The 2nd phase of implementation will take effect from 2 July 2014 when the rest of the regulatory framework, which establishes a baseline standard of personal data protection, will need to be complied with.
The PDPA runs in parallel with laws in specific industries which will continue to be relevant (eg, banking secrecy laws).
Broadly, the framework imposes the following key obligations on organisations:
• Not to collect, use or disclose personal data without the individual’s consent
• To provide information on the purpose for collection, use or disclosure
• To collect, use or disclose only for purposes which are appropriate
• To provide personal data of the requestor in its possession or control
• To correct personal data of the requestor in its possession or control
• To ensure that personal data collected is accurate and complete
• To protect personal data in its possession or control
• Not to retain personal data if the purpose for collection is no longer served or no longer necessary
• Not to transfer personal data outside of Singapore
Both electronic and non-electronic forms of personal data are covered. Except for certain exempted categories, all organisations are expected to comply with the above.
As the provisions are stated broadly, ambiguity exists. Advisory guidelines have been issued to clarify these provisions and more are expected in the future.

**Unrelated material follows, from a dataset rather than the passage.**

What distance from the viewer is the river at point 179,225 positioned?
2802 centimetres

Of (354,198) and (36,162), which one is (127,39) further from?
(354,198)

As non-compliance may lead to financial penalties of up to SGD1 million, it may be useful to bear the following in mind:
• Review existing policies on personal data collection, use, disclosure and retention
• Designate the role of “personal data protection officer” to manage and operate compliance measures
• Conduct periodic audits to determine compliance gaps and ensure policy compliance on personal data practices
While the personal data protection framework is “work-in-progress” and gaps currently exist, its introduction is a step in the right direction in meeting a perceived long-felt want. Organisations involved in collecting and using personal data in Singapore should become more mindful and sensitive towards the issues of personal data protection and take the necessary steps to address its implications.